::: TEXT SHOWN

But, if I may push a personal point in the service of my argument, my difference in my humanity is what is important, particularly in addressing some systemic violences against queers. If I am in danger of being assaulted, it is because I am not straight. I am a queer man. This is not to say that all queer people share a common sense of identity and common understanding of the world. Far from it. But it is to say that my queerness positions me as fundamentally different from the majority of straights. As a queer man, I have experienced discrimination within my family, on the job, and in the public sphere because of the intimacies that I desire to share with other men. I do not ask you, if you are straight, to understand how that discrimination has hurt me, angered me, and shaped my view of the world. Part of me hopes you cannot understand it, even as I insist that it must be acknowledged as a significant dimension of my experience of the world.
What narratives, and what writing assignments, work to uncover these dimensions—the dimensions of profound difference that complicate and problematize rather flattened narratives of a common, shared humanity—much less a common, shared sense of citizenship?
To answer such questions, I’ve been looking to the work of philosophers and theorists who have considered issues of diversity, alterity, and writing. For instance, in Outside the Subject, Levinas asks, “Isn’t there a type of experience in which something is given to me, indeed thrusts itself upon me, that can never be translated as a meaning for me?” For Levinas, what is so given is the uniqueness of the other, a uniqueness that our “knowledge” of the other, our attempts to know, to categorize, to order the other, violates. Levinas argues that a “person cannot be represented or given to knowledge in his or her uniqueness, because there is no science but of generality” (114). . . . In our ordering of the real, most often expressed in our determining of the normative, we tell stories about one another that reduce our experiences to bland commonalities. Judith Butler, in Giving an Account of Oneself, offers cogent analyses of how we “author” ourselves, of how we tell the stories of our lives and, in the process, open up spaces for understanding how our life narratives are imbricated in larger social forces and norms (17). . . .

::::::
::: DATA ENTRIES

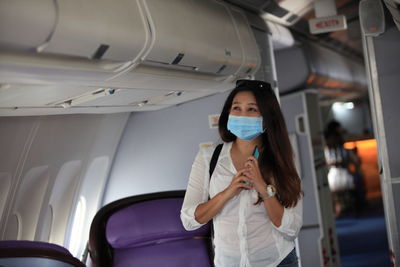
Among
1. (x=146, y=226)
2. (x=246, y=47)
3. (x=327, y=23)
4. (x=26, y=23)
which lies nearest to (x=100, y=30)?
(x=26, y=23)

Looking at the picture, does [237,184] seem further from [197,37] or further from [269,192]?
[197,37]

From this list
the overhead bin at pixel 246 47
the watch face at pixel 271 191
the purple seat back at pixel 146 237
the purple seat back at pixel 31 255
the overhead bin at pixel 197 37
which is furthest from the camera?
the overhead bin at pixel 246 47

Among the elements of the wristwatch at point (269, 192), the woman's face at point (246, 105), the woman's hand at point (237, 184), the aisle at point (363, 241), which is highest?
the woman's face at point (246, 105)

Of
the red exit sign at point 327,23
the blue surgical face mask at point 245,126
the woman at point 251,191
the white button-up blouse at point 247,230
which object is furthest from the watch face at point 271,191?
the red exit sign at point 327,23

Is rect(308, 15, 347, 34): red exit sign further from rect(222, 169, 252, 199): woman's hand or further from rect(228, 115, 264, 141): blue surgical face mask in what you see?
rect(222, 169, 252, 199): woman's hand

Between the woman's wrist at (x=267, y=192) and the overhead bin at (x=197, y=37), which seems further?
the overhead bin at (x=197, y=37)

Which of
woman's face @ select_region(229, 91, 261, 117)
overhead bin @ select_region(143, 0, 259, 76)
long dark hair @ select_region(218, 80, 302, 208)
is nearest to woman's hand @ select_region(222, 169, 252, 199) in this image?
long dark hair @ select_region(218, 80, 302, 208)

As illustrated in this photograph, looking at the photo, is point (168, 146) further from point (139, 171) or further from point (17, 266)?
point (17, 266)

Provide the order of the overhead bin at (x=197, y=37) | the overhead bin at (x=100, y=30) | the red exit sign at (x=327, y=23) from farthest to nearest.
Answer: the red exit sign at (x=327, y=23)
the overhead bin at (x=197, y=37)
the overhead bin at (x=100, y=30)

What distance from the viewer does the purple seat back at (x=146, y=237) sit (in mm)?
3510

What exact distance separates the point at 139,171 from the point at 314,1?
255 centimetres

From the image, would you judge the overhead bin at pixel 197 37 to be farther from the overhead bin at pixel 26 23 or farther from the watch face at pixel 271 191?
the watch face at pixel 271 191

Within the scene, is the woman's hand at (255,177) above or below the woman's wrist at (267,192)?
above

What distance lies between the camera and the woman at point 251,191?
2.53m
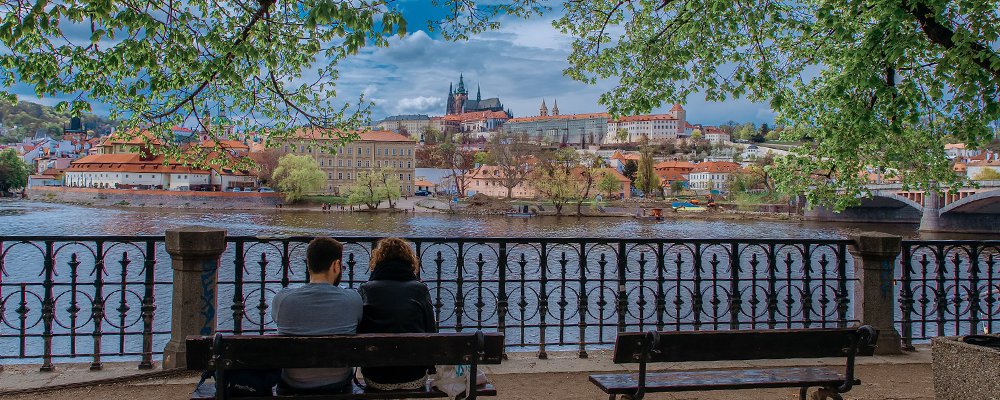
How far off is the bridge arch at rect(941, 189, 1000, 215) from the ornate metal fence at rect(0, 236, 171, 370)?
43341 millimetres

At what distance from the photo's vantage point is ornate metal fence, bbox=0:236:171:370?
5.25 m

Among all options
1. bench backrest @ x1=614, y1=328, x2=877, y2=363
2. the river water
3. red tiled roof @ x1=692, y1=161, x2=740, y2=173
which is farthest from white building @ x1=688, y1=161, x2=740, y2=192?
bench backrest @ x1=614, y1=328, x2=877, y2=363

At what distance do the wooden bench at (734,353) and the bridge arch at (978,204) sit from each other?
46080 mm

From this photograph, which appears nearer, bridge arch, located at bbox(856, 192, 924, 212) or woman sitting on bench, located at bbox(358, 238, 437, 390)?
woman sitting on bench, located at bbox(358, 238, 437, 390)

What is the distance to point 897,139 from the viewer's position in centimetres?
873

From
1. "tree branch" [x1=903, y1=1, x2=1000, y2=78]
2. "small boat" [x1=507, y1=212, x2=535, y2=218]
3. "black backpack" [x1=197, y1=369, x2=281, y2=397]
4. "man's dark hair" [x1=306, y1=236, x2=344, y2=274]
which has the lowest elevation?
"black backpack" [x1=197, y1=369, x2=281, y2=397]

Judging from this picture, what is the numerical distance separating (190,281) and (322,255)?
218 cm

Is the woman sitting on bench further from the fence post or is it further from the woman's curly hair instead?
the fence post

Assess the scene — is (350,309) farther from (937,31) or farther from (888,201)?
(888,201)

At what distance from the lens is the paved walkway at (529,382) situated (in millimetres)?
4707

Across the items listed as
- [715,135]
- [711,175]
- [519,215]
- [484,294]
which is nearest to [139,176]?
[519,215]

::::::

GIVEN INSTRUCTION 1:
According to the passage, in what three settings has the writer experienced discrimination?
GIVEN INSTRUCTION 2:
Repeat from the passage the stretch from "What narratives, and" through "sense of citizenship?".
GIVEN INSTRUCTION 3:
Summarize the passage in two sentences.
The data shown here bears no relation to the passage above.

EXERCISE RESULT 1:
Within the writer's family, on the job, and in the public sphere.

EXERCISE RESULT 2:
What narratives, and what writing assignments, work to uncover these dimensions—the dimensions of profound difference that complicate and problematize rather flattened narratives of a common, shared humanity—much less a common, shared sense of citizenship?

EXERCISE RESULT 3:
The writer argues that being a queer man sets them fundamentally apart from most straight people and has exposed them to discrimination in family, work, and public life, a difference they insist must be acknowledged. Seeking narratives and writing assignments that reveal such difference, the writer turns to Levinas, who holds that a person's uniqueness cannot be captured by knowledge, and to Judith Butler's account of how people author their life stories within larger social forces and norms.